- Movie poster
- Directed by: Nisarg Vaidya
- Written by: Vinod K Sarvaiya; Nisarg Vaidya; Viral Shah; Hardik Sangani;
- Produced by: Sanjay Chhabria
- Starring: Siddharth Randeria; Raunaq Kamdar; Vyoma Nandi; Malhaar Rathod;
- Cinematography: Milind Jog
- Music by: Parth Bharat Thakkar
- Production company: Everest Entertainment LLP
- Distributed by: PVR Inox Pictures
- Release date: 8 December 2023; ^{[citation needed]}
- Running time: 147 minutes
- Country: India
- Language: Gujarati

= Hurry Om Hurry =

2023 film directed by Nisarg Vaidya

Hari Om Hurry is a 2023 Gujarati comedy film directed and written by Nisarg Vaidya, with co-writing by Vinod K Sarvaiya, Viral Shah and Hardik Sangani. It stars Siddharth Randeria, Raunaq Kamdar, Vyoma Nandi, and Malhaar Rathod. The film is produced by Sanjay Chhabria under the banner of Everest Entertainment LLP, and it has been distributed by PVR Inox Pictures. The film is inspired by Oh My Kadavule (2020) with a slightly altered storyline and a change in some dialogues

== Plot ==
Longtime friends, Om and Vini find their lives taking an unforeseen turn when Vini decides to propose marriage to Om. However, their once-promising union encounters stumbling blocks as Om begins to drift away, leaving Vini with a profound sense of betrayal. Just when all hope seems lost, a strange encounter shakes Om's world, promising to alter the course of everything.

== Cast ==
- Siddharth Randeria as Harihar
- Raunaq Kamdar as Om
- Vyoma Nandi as Vini
- Malhaar Rathod as Myra
- Shivam Parekh as Fenil
- Bhumi Rajgor as Fenil's wife
- Ragi Jani as Om's father
- Kalpesh Patel as Vini's father
- Lopa Shah as Om's mother

== Production ==
The movie has been produced by Sanjay Chhabria under the banner of Everest Entertainment LLP, which has produced more than 25 marathi films and it is directed by Nisarg Vaidya.
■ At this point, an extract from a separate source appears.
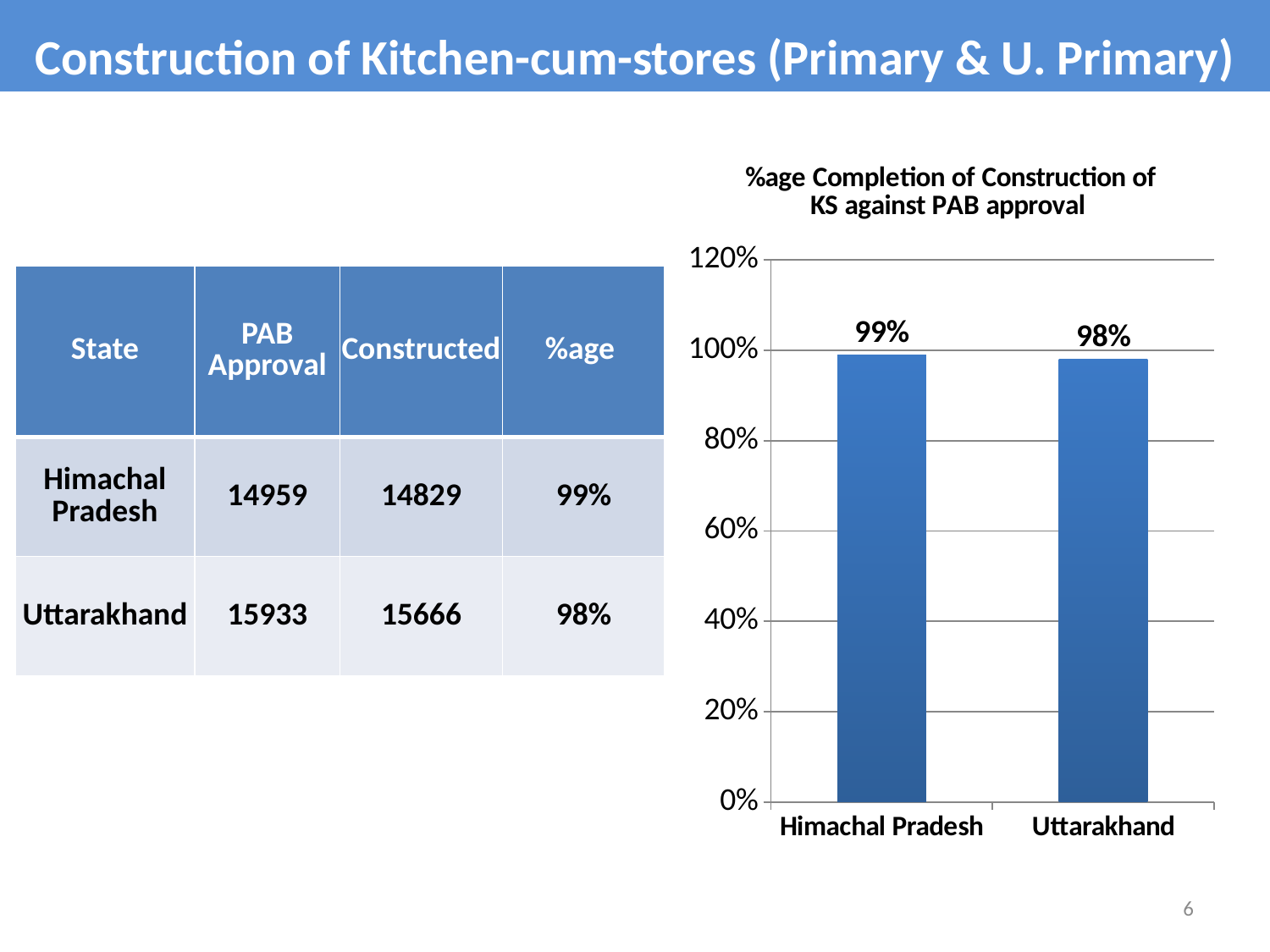
Is the value for Himachal Pradesh greater or less than 100%? less What is the title of the chart? %age Completion of Construction of KS against PAB approval Is the value for Uttarakhand greater or less than 80%? greater What kind of chart is shown on the slide? Bar chart Do the values rise or fall from Himachal Pradesh to Uttarakhand along the x axis? Fall Which state has the lowest value in the chart? Uttarakhand What is the value for Uttarakhand in the chart? 98% How many states are shown in the chart? 2 What is the difference between the values for Himachal Pradesh and Uttarakhand in the chart? 1% Which state has the highest value in the chart? Himachal Pradesh What is the highest value shown on the chart's y axis? 120% What is the value for Himachal Pradesh in the chart? 99%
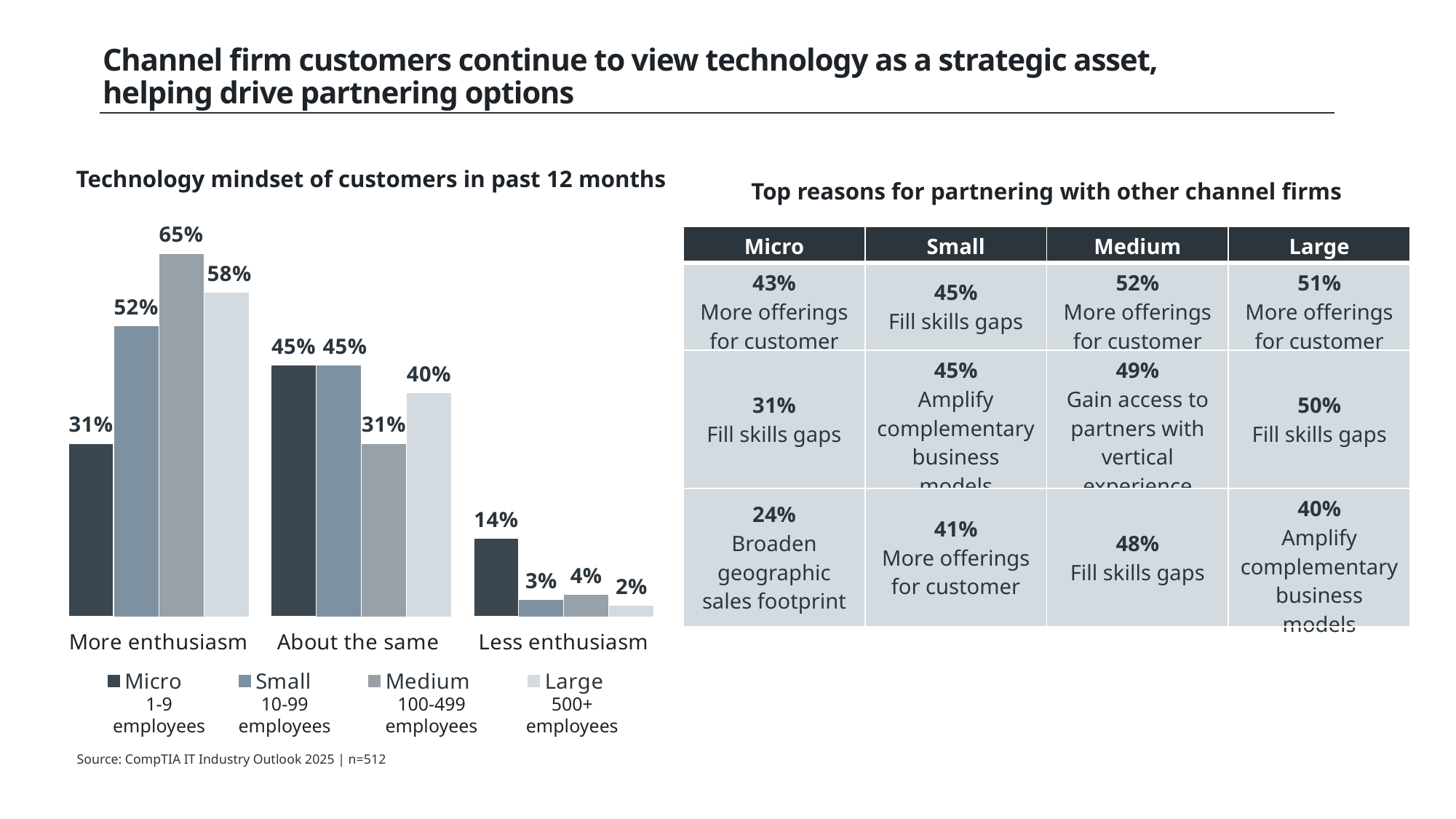
In the 'Technology mindset of customers in past 12 months' chart, what is the value for Large firms under 'About the same'? 40% In the 'Technology mindset of customers in past 12 months' chart, which is larger under 'About the same': the Small value or the Medium value? Small In the 'Technology mindset of customers in past 12 months' chart, how many series does the legend list? 4 In the 'Technology mindset of customers in past 12 months' chart, which firm size has the highest value under 'More enthusiasm'? Medium In the 'Technology mindset of customers in past 12 months' chart, do the Large firm values rise or fall from 'More enthusiasm' to 'Less enthusiasm'? Fall What kind of chart is 'Technology mindset of customers in past 12 months'? Bar chart In the 'Technology mindset of customers in past 12 months' chart, what is the value for Medium firms under 'More enthusiasm'? 65% In the 'Technology mindset of customers in past 12 months' chart, which firm size has the lowest value under 'Less enthusiasm'? Large In the 'Technology mindset of customers in past 12 months' chart, how many categories are shown on the x axis? 3 In the 'Technology mindset of customers in past 12 months' chart, which employee range does the Medium legend entry represent? 100-499 employees In the 'Technology mindset of customers in past 12 months' chart, what is the value for Micro firms under 'Less enthusiasm'? 14% In the 'Technology mindset of customers in past 12 months' chart, what is the difference between the Medium and Micro values under 'More enthusiasm'? 34 percentage points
The music for the film has been composed by Parth Bharat Thakkar. Armaan Malik, Aditya Gadhvi, Kirtidan Gadhvi, Bhoomi Trivedi, and Salim Merchant contributed their voices, while Priya Saraiya, Niren Bhatt and Dilip Rawal provided the lyrics for the soundtrack.

The entire movie has been shoot at different part of Ahmedabad and Jaisalmer.

== Soundtrack ==

=== Tracklist ===

| No. | Title | Lyrics | Music | Singer(s) | Length |
|---|---|---|---|---|---|
| 1. | "Vahlida" | Dilip Rawal | Parth Bharat Thakkar | Kirtidan Gadhvi & Bhoomi Trivedi | 3:11 |
| 2. | "Chal Taali Aap" | Priya Saraiya | Parth Bharat Thakkar | Armaan Malik & Aditya Gadhvi | 4:00 |
| 3. | "Malki Re" | Niren Bhatt | Parth Bharat Thakkar | Salim-Sulaiman - Salim Merchant | 3:33 |
| 4. | "Kinare" | Priya Saraiya | Parth Bharat Thakkar | Shekhar Ravjiani | 4:31 |
| Total length: |  |  |  |  | 07:11 |

== Release ==
The first look of the film was announced on 31 July 2023. The teaser of the film was released on 29 September 2023. The film was released in theatre on 8 December 2023. It is inspired by Oh My Kadavule (2020), with some minor changes in dialogues and storyline, it has done justice with original movie.

== Accolades ==
The film received 4 nominations at the 21st Transmedia Gujarati Awards.